Zdrowa i odpowiednio zbilansowana dieta to coś zdecydowanie bardziej skomplikowanego, niż przekonania i ideologia. Pewnie - rośliny mogą zastąpić wiele składników odzwierzęcych. Czy wszystkie? Polemizowałbym, czy już teraz. Dlatego osobiście jestem sceptyczny wobec pomysłów na przechodzenie od jutra na dietę wyłącznie roślinną. Aczkolwiek nie widzę nic złego w tym, żeby raz na jakiś czas sobie urozmaicić dietę.
Mięso jest super!
To, że jakieś zwierzę roślinożerne zje przypadkowo lub z głodu mięso, to nie potwierdzenie tezy o "sztucznym podziale narzuconym przez ludzi". Sztuczny podział byłby w przypadku ludzi, którzy są z natury wszystkożercami. Nie zmienia to faktu, że bazowanie na produktach roślinnych jest dla nas zdrowsze niż obżeranie się mięsem. Nic się nikomu nie stanie, jak raz na jakiś czas zje boczek, ale jeśli ktoś się żywi głównie mięsem, to zdrowy raczej długo nie będzie.
Dodatkowo fani mięsa "jak u babci na wsi" często zapominają, że przez wieki dla większości ludzi mięso było "od święta". W XX wieku w naszej części świata mięso stało się czymś dostępnym i tanim, podobnie jak cukier i skutki tego widzimy na ulicach i w statystykach...
Zmodyfikowano 1 raz.
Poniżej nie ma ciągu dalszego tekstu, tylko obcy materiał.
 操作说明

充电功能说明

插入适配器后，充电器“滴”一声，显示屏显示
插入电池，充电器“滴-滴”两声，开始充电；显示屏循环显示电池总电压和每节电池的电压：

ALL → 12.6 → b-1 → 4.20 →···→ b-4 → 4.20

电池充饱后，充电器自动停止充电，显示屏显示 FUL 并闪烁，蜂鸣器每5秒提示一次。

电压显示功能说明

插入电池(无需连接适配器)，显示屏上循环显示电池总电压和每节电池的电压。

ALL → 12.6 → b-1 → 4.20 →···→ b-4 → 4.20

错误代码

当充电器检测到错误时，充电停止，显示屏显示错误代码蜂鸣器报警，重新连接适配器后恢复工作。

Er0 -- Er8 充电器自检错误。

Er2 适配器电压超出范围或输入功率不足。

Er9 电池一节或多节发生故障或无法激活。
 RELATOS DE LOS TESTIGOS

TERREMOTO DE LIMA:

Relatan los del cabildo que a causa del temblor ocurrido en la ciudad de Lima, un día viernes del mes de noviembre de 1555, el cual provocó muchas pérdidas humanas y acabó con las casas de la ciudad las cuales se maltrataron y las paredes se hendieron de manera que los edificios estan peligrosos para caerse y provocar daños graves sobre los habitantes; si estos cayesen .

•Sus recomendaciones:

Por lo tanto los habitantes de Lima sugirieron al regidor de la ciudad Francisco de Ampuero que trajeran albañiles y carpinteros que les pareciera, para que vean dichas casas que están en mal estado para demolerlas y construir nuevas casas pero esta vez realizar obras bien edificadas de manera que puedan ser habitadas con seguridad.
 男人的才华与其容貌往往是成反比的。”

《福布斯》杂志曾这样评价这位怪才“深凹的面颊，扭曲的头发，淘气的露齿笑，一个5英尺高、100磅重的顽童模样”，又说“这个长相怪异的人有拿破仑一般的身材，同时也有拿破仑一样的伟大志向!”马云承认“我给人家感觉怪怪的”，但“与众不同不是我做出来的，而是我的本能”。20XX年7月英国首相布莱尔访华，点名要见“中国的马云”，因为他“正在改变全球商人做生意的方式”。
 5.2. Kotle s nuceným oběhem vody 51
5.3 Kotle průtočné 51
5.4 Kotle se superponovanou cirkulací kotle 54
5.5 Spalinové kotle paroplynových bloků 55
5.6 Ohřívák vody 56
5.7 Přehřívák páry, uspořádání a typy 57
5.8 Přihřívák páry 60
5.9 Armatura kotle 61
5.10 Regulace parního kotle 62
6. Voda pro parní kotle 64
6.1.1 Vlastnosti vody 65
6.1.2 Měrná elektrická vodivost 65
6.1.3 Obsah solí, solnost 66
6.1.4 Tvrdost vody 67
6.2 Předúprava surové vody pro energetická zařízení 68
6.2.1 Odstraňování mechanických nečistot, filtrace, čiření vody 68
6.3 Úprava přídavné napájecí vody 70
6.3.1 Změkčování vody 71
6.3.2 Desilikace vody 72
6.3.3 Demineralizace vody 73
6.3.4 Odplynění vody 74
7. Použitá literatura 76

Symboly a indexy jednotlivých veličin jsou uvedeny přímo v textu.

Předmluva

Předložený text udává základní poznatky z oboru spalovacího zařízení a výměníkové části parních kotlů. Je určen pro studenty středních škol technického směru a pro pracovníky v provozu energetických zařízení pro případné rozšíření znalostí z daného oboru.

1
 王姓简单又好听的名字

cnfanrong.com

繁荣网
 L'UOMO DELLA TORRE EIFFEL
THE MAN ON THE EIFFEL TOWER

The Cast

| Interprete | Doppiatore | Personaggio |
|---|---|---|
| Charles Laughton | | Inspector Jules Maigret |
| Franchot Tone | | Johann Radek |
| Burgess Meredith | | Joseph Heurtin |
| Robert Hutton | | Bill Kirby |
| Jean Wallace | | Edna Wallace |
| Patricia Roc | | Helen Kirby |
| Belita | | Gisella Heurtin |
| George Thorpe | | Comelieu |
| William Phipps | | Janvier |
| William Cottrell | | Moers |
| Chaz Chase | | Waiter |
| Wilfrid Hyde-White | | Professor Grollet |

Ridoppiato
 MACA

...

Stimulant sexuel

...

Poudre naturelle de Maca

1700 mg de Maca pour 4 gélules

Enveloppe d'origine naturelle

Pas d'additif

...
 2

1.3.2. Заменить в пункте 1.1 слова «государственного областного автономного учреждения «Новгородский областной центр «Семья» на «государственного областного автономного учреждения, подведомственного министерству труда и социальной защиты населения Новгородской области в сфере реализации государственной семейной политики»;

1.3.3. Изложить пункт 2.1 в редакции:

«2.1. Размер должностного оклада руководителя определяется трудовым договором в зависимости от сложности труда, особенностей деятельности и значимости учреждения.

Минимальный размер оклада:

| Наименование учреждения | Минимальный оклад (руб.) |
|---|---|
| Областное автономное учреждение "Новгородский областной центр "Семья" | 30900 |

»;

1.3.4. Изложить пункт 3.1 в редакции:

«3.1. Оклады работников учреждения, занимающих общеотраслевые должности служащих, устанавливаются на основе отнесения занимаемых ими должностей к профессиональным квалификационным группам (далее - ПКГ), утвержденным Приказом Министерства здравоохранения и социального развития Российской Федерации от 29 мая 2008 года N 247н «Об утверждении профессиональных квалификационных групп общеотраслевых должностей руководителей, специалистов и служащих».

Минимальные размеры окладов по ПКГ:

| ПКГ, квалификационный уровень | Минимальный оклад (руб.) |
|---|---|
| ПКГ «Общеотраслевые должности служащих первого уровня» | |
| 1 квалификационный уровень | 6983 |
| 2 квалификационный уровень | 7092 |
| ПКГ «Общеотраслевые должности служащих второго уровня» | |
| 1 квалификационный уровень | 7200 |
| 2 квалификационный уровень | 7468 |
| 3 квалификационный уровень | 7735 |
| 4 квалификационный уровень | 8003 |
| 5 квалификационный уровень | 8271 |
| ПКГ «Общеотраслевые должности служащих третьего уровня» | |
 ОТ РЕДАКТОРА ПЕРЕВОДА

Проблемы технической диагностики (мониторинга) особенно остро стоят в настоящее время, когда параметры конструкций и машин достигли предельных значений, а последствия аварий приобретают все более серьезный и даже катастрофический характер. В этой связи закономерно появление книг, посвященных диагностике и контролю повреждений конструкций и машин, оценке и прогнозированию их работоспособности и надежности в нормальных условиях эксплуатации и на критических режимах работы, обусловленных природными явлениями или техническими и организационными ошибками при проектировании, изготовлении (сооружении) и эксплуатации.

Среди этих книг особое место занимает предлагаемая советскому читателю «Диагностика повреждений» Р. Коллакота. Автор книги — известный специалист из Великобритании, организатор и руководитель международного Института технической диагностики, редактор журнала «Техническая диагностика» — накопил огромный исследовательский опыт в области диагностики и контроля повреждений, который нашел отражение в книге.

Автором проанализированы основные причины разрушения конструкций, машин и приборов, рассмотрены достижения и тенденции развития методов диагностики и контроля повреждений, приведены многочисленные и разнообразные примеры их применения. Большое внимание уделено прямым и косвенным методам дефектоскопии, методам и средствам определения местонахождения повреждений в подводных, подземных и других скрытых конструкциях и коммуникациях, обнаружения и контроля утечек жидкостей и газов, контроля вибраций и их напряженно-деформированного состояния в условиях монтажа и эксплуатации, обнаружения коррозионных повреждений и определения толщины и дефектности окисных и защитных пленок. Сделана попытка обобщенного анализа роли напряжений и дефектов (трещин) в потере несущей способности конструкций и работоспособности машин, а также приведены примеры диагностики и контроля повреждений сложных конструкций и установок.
Ostatnia modyfikacja: 20 kwietnia 2023 o 16:34
@tristris Oczywiście, że samym mięsem nie można się żywić. Należy dorzucać ziemniaczki i kapustkę albo surówkę.
Ani nie przez przypadek ani nie dlatego ze były głodne.
Zwierzęta roślinożerne zjadają padlinę, bądź żywe mniejsze zwierzęta jak im brakuje składników w organizmie. Więc tak, mają swiadomość tego że mają brak i że muszą go uzupełnić. Najczęściej potrzebują uzupełnić wapń i głównie chodzi o kości tych zwierząt
jeszcze narzucają nam żeby nie jeść innych ludzi. Hcom nas Skatalagować! Nie zgadzam się!!